O desenho da cidade como processo de construção coletiva
No planejamento urbano contemporâneo, a diferença entre desenho autoral e desenho como processo torna-se cada vez mais evidente. O desenho autoral concentra decisões e cria imagens de cidades fechadas, em que a forma e a visão do projetista determinam a configuração do território. Já o desenho processual, defendido por urbanistas como Bernardo Secchi e Paola Viganò, desloca o foco da forma final para estratégias, diretrizes e participação coletiva, lidando com a complexidade, a fragmentação e as mudanças constantes da cidade contemporânea.

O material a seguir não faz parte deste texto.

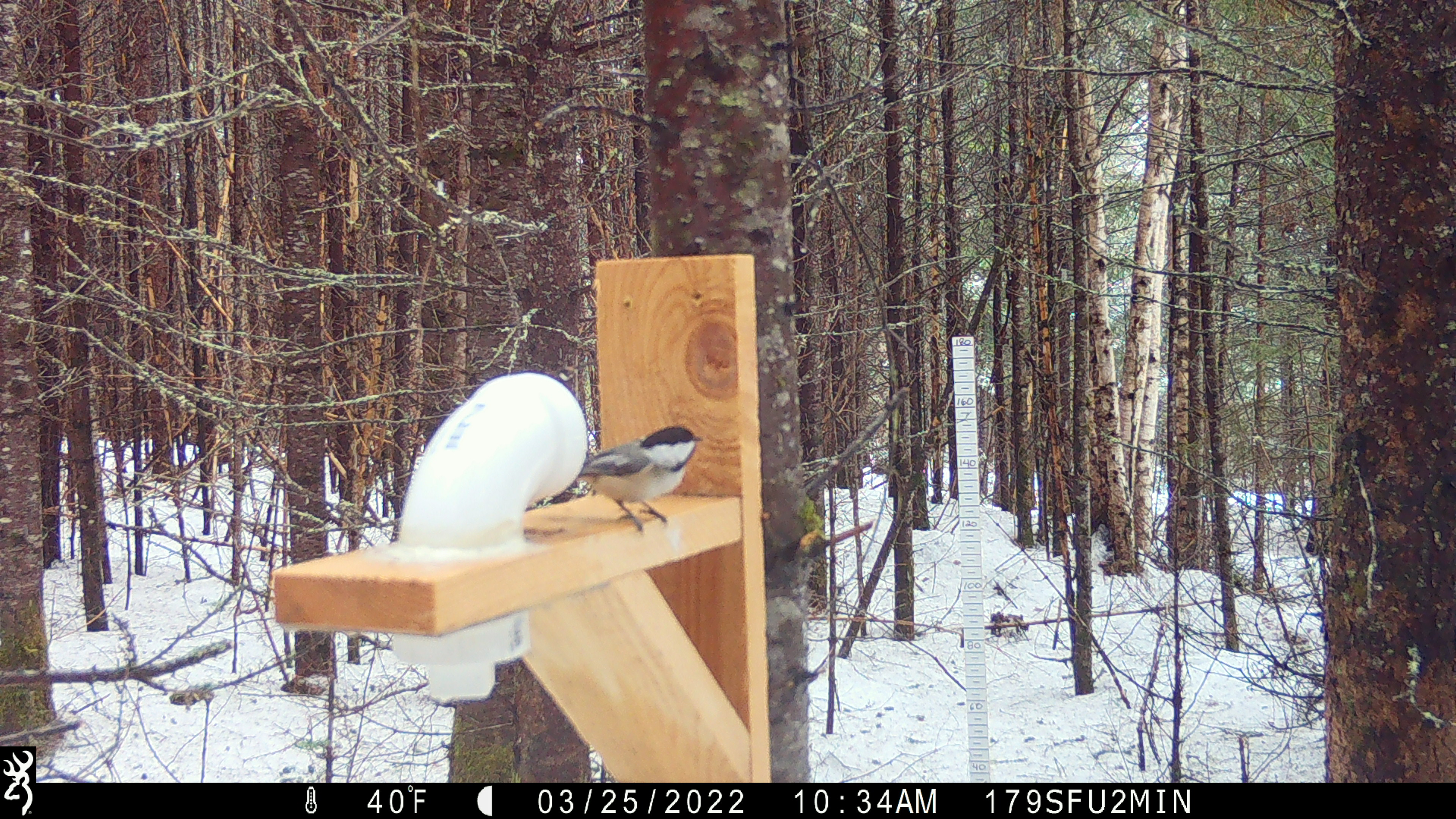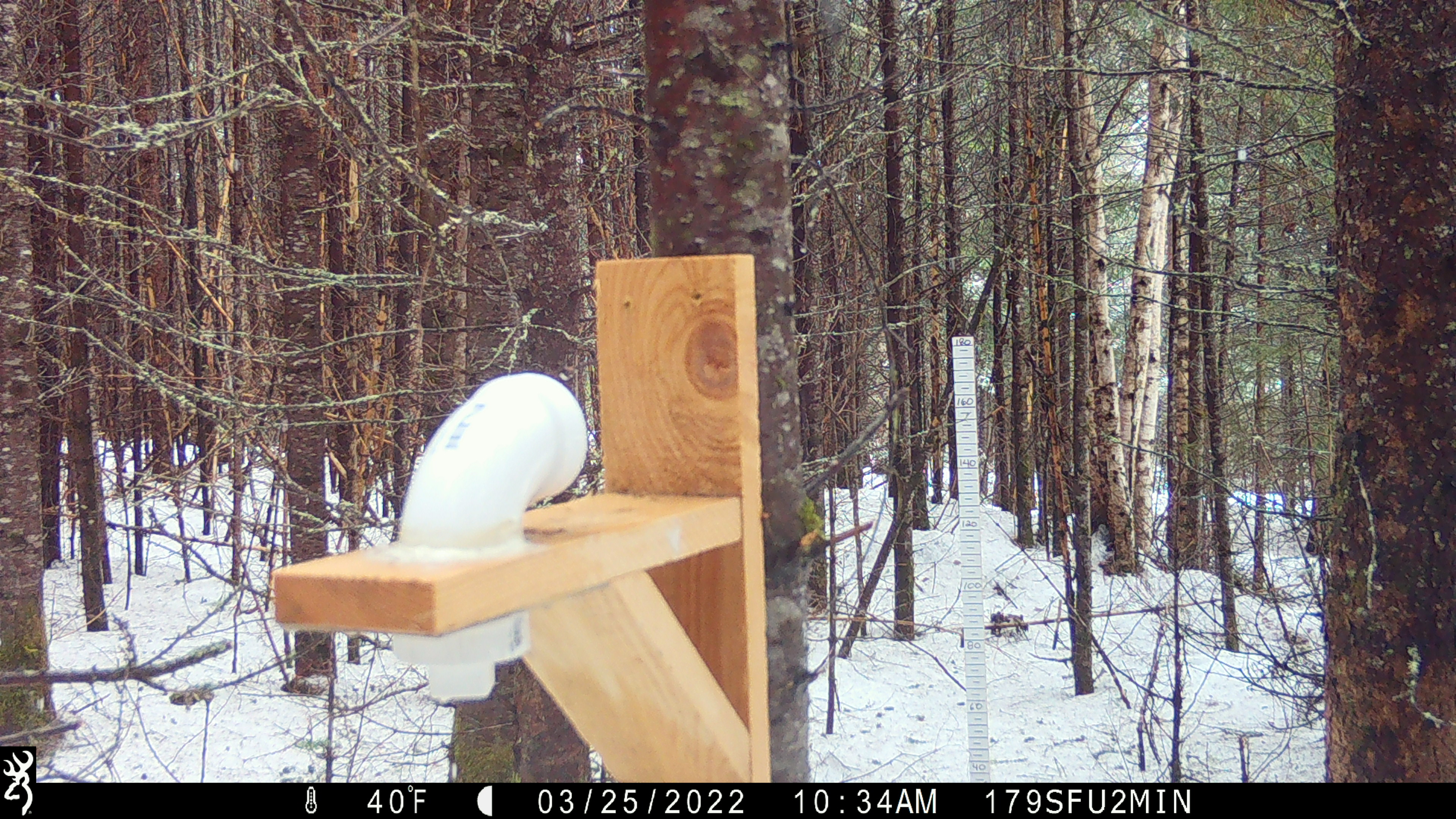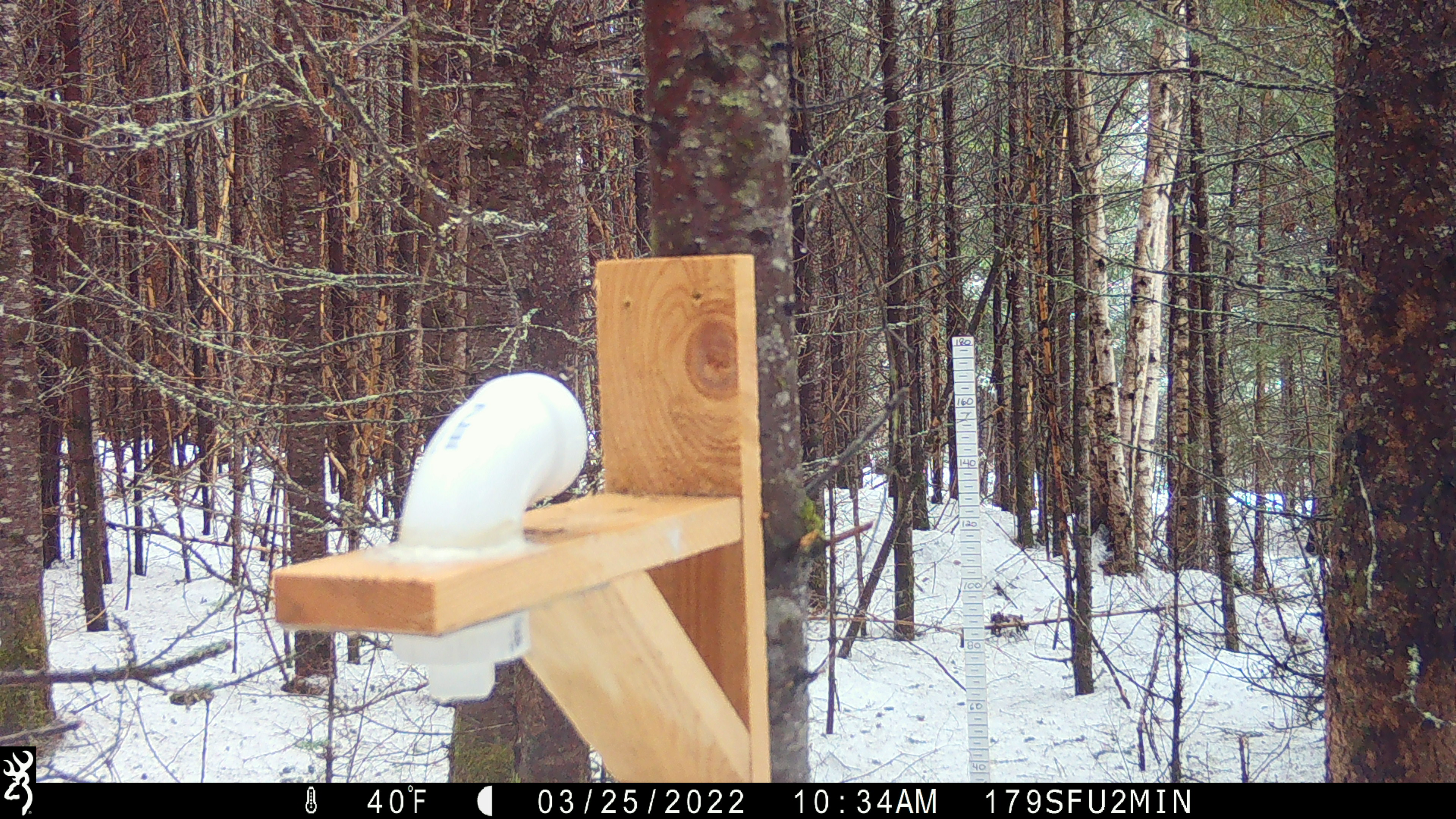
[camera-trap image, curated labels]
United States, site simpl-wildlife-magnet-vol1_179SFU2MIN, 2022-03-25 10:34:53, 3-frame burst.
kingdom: Animalia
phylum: Chordata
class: Aves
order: Passeriformes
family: Paridae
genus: Poecile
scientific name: Poecile atricapillus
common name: black-capped chickadee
Black-capped chickadee (Poecile atricapillus).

O desenho como processo se articula à gestão democrática da cidade, prevista pelo Estatuto da Cidade (Lei nº 10.257/2001), que reconhece a população como participante ativo na formulação, execução e acompanhamento dos planos urbanos. Ferramentas como conselhos municipais, audiências públicas e oficinas participativas não são apenas procedimentos legais: são mecanismos centrais para transformar o desenho em instrumento de mediação social, capaz de equilibrar interesses diversos e orientar decisões em consonância com a função social da cidade, como também observou Vittorio Gregotti ao refletir sobre o projeto como dispositivo crítico do território.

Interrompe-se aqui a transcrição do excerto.